Collective Enfranchisement Deadlines
We recently acted on behalf of a freeholder who had received a notice pursuant to Section 13 of the Leasehold Reform, Urban Housing and Development Act 1993. This is the notice given by a group of qualifying leaseholders, who together are looking to ‘collectively enfranchise‘ and buy their freehold.
Regrettably, our client had failed to respond to the notice by the date required, which meant that they were unable to dispute the proposals contained within the initial notice (such as the premium to be paid). The leaseholders obtained an order from the Court confirming that they could acquire the freehold on the terms set out in their initial notice.
The Leasehold Reform, Urban Housing and Development Act 1993 sets out a number of strict deadlines that must be met.
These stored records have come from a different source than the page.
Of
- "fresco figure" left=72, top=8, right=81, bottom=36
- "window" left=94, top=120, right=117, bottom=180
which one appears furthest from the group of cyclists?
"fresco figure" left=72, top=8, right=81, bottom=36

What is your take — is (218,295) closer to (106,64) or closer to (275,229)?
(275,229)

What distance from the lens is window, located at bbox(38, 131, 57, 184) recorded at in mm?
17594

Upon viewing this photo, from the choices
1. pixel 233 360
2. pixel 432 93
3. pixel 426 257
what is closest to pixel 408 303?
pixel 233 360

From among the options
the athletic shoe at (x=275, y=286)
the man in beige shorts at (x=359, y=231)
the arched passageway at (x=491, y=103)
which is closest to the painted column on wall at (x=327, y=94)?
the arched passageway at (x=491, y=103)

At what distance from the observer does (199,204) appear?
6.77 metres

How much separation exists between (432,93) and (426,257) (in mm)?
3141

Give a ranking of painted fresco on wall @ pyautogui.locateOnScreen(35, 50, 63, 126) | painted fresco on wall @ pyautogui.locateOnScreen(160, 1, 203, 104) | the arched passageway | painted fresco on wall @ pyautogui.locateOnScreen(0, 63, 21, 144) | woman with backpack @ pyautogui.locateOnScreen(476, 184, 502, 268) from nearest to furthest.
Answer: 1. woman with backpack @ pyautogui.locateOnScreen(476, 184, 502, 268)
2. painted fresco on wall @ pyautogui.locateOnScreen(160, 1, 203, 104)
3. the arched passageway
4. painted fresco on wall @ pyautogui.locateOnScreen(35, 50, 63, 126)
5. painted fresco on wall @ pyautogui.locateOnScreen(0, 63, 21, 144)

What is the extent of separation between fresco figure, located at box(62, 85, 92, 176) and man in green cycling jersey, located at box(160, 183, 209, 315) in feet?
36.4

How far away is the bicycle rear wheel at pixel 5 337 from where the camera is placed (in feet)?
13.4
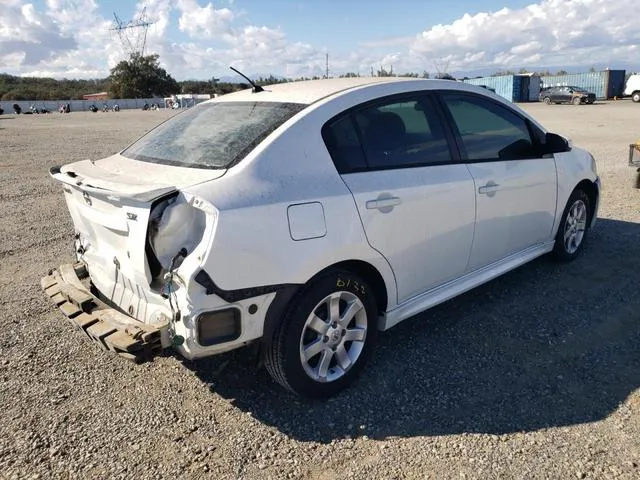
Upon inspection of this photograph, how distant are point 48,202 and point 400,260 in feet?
23.4

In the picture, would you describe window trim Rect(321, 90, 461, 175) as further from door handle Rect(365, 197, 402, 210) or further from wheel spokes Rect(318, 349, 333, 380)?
wheel spokes Rect(318, 349, 333, 380)

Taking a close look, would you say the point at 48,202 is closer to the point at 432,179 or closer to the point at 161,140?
the point at 161,140

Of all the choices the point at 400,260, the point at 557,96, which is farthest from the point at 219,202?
the point at 557,96

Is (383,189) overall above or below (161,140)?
below

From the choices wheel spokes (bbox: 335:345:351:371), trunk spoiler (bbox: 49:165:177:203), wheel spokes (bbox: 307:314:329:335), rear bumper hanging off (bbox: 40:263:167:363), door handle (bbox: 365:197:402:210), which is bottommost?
wheel spokes (bbox: 335:345:351:371)

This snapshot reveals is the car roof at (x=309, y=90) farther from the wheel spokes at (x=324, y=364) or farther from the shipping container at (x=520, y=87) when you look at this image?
the shipping container at (x=520, y=87)

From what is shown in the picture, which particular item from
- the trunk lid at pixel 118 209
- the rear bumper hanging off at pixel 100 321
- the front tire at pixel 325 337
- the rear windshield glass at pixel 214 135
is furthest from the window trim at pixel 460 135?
the rear bumper hanging off at pixel 100 321

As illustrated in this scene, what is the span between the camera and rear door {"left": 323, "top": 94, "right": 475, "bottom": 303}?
123 inches

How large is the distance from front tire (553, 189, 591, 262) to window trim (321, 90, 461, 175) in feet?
6.13

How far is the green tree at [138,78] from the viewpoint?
97625 mm

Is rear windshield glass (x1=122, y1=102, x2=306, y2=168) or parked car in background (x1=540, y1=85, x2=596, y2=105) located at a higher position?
rear windshield glass (x1=122, y1=102, x2=306, y2=168)

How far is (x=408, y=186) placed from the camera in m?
3.30

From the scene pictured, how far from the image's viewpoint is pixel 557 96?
46.8 m

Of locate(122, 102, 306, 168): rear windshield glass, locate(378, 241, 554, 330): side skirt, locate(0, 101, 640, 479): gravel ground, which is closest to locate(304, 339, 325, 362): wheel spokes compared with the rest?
locate(0, 101, 640, 479): gravel ground
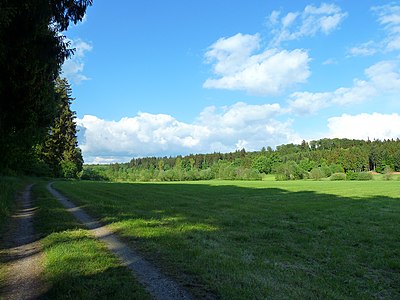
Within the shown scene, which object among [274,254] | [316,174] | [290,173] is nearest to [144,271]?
[274,254]

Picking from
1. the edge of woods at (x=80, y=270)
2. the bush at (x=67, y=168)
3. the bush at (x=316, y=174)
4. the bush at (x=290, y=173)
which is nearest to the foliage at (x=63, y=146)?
the bush at (x=67, y=168)

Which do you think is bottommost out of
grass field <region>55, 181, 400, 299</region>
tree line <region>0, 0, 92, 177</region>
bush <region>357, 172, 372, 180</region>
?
grass field <region>55, 181, 400, 299</region>

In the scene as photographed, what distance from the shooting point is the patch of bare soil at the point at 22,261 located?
5.94m

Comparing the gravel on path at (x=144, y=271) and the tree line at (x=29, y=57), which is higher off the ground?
the tree line at (x=29, y=57)

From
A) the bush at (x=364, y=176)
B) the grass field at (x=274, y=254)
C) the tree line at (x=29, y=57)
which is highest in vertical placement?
the tree line at (x=29, y=57)

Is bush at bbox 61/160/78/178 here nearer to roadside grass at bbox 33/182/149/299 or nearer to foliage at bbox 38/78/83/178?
foliage at bbox 38/78/83/178

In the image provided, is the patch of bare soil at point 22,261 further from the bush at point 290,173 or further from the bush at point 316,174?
the bush at point 316,174

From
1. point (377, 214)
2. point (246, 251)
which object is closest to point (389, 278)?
point (246, 251)

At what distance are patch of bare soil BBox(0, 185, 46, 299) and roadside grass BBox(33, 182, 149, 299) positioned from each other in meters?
0.20

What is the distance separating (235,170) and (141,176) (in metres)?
46.0

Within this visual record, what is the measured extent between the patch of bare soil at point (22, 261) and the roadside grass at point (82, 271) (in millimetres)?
200

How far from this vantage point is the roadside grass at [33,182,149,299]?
18.7ft

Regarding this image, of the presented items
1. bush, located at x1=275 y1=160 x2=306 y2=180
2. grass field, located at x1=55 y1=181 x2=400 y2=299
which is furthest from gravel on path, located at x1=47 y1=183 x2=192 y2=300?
bush, located at x1=275 y1=160 x2=306 y2=180

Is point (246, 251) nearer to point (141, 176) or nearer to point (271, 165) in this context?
point (141, 176)
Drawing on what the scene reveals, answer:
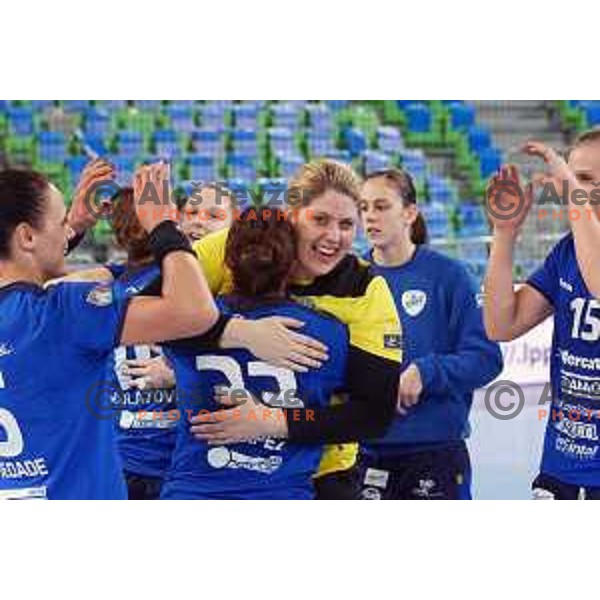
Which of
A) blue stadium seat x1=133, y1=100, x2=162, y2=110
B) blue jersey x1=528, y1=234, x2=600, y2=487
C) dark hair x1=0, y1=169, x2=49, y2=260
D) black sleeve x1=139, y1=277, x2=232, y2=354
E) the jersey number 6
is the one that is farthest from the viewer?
blue stadium seat x1=133, y1=100, x2=162, y2=110

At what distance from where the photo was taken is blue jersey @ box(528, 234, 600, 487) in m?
3.27

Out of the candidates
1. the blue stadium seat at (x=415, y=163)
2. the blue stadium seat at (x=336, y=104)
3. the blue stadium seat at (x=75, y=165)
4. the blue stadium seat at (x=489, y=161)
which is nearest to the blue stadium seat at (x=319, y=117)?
the blue stadium seat at (x=336, y=104)

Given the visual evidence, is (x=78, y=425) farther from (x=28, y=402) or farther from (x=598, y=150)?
(x=598, y=150)

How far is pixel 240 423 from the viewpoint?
3.29 meters

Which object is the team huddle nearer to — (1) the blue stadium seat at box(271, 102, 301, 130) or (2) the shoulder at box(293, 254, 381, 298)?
(2) the shoulder at box(293, 254, 381, 298)

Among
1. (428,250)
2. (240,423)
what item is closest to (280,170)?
(428,250)

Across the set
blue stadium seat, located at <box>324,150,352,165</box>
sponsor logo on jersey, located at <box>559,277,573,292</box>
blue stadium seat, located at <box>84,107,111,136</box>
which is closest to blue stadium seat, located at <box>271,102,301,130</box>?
blue stadium seat, located at <box>324,150,352,165</box>

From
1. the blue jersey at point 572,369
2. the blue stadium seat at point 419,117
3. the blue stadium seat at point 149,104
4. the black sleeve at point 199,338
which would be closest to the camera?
the black sleeve at point 199,338

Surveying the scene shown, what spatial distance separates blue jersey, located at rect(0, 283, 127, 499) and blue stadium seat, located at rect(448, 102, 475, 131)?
1.15 metres

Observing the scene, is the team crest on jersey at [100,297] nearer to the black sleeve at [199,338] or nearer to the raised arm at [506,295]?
the black sleeve at [199,338]

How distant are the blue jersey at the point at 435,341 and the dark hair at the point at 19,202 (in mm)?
987

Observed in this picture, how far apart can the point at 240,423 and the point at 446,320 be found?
26.2 inches

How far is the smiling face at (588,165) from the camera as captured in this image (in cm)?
328

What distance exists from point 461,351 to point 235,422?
691 mm
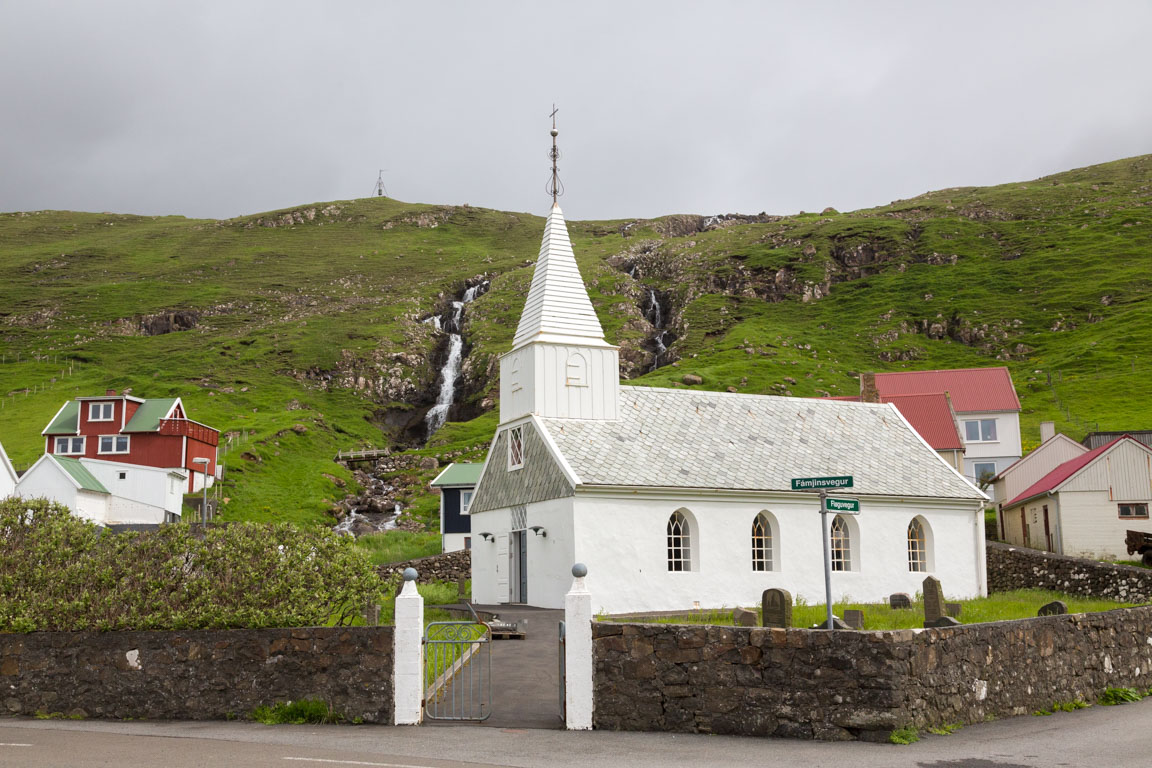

Where one party fails to meet those deadlines, the consequences can be severe. Here, the deadline in question was 4 months on from the date of the Order, by which time the leaseholders must have completed their purchase of the freehold or applied to the Court for an extension of time. They failed to do so, and our enfranchisement team correctly pointed out that as a result, their Section 13 notice was to be deemed withdrawn. The consequence of this was that the leaseholders were then unable to re-serve another notice for a period of 12 months, during which time the value of the freehold would continue to increase.
This highlights the importance, whether you are a freeholder or a leaseholder, of instructing a firm who have detailed knowledge of the law relating to enfranchisement, and the consequences of falling foul of that law.